(Selected excerpt)

Here's another historical doozie from
Horowitz: "The success of the anti-Vietnam left resulted
in the deaths of two and a half million people in Indo-China who
were slaughtered by the Marxists after the 'peace movement' forced
America's withdrawal." No doubt Horowitz read the flawed
study authored by Jacqueline Desbarats and Karl Jackson, which
attempted to demonstrate how a major bloodbath went down in South
Vietnam following the Communist victory of 1975. This myth was
pretty much put to rest by Gareth Porter and James Roberts in
"Creating a Bloodbath by Statistical Manipulation."
At any rate, if David is sincerely interested in learning about
murder in Southeast Asia, he may begin with Zbigniew Brzezinski.
"I encouraged the Chinese to support Pol Pot. I encouraged
the Thai to help the [Khmer Rouge]," Brzezinski has proudly
admitted. In November 1980, Ray Cline, former Deputy Director
of the CIA, visited a Khmer Rouge enclave inside Cambodia in his
capacity as senior foreign-policy adviser to President-elect Ronald
Reagan. Good old Reagan, undoubtedly a hero for Horowitz and like-minded
far right demagogues, made sure Pol Pot and his genocidal and
obsequious followers received $85 million from 1980 to 1986. All
of this was revealed years later in correspondence between congressional
lawyer Jonathan Winer, then counsel to Sen. John Kerry of the
Senate Foreign Relations Committee, and the Vietnam Veterans of
America Foundation. Horowitz, to his discredit, is careless with
the facts -- but then, as a propagandist, he is not in the business
of truth or accuracy. David is after the "internal threat,"
those who would "weaken America's defenses from within,"
which is to say anybody who disagrees with him or US foreign policy,
anybody who may elect to exercise his or her constitutional right
to petition the government.

(End Selected excerpt)
(Data)

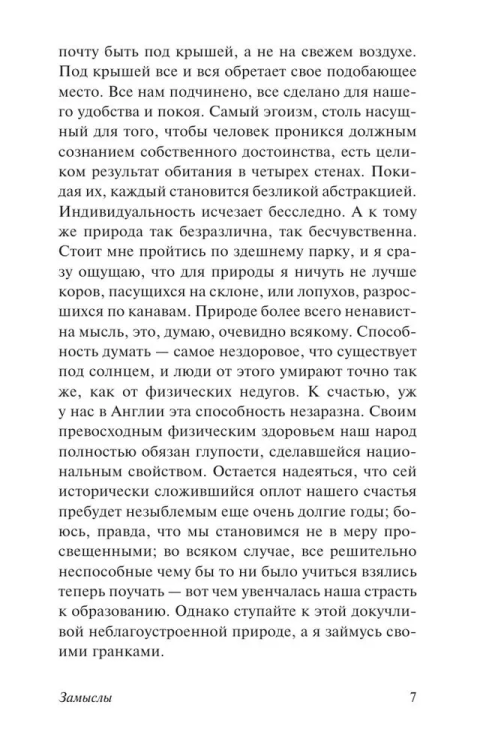 почту быть под крышей, а не на свежем воздухе. Под крышей все и вся обретает свое подобающее место. Все нам подчинено, все сделано для нашего удобства и покоя. Самый эгоизм, столь насущный для того, чтобы человек проникся должным сознанием собственного достоинства, есть целиком результат обитания в четырех стенах. Покидая их, каждый становится безликой абстракцией. Индивидуальность исчезает бесследно. А к тому же природа так безразлична, так бесчувственна. Стоит мне пройтись по здешнему парку, и я сразу ощущаю, что для природы я ничуть не лучше коров, пасущихся на склоне, или лопухов, разросшихся по канавам. Природе более всего ненавистна мысль, это, думаю, очевидно всякому. Способность думать — самое нездоровое, что существует под солнцем, и люди от этого умирают точно так же, как от физических недугов. К счастью, уж у нас в Англии эта способность незаразна. Своим превосходным физическим здоровьем наш народ полностью обязан глупости, сделавшейся национальным свойством. Остается надеяться, что сей исторически сложившийся оплот нашего счастья пребудет незыблемым еще очень долгие годы; боюсь, правда, что мы становимся не в меру просвещенными; во всяком случае, все решительно неспособные чему бы то ни было учиться взялись теперь поучать — вот чем увенчалась наша страсть к образованию. Однако ступайте к этой докучливой неблагоустроенной природе, а я займусь своими гранками.

Замыслы 7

(End Data)

What to do:
[1] Decide whether each statement agrees with the passage about Horowitz, answering yes or no and quoting the deciding words of the passage: (a) Ray Cline visited a Khmer Rouge enclave inside Cambodia in November 1980. (b) Pol Pot and his followers received $85 million from 1976 to 1980. (c) Jonathan Winer was counsel to Sen. John Kerry.
[2] According to the passage about Horowitz, who wrote "Creating a Bloodbath by Statistical Manipulation"?

Per-task answers:
[1]
(a) Yes: "In November 1980, Ray Cline, former Deputy Director of the CIA, visited a Khmer Rouge enclave inside Cambodia"
(b) No: "received $85 million from 1980 to 1986"
(c) Yes: "congressional lawyer Jonathan Winer, then counsel to Sen. John Kerry of the Senate Foreign Relations Committee"

[2] Gareth Porter and James Roberts.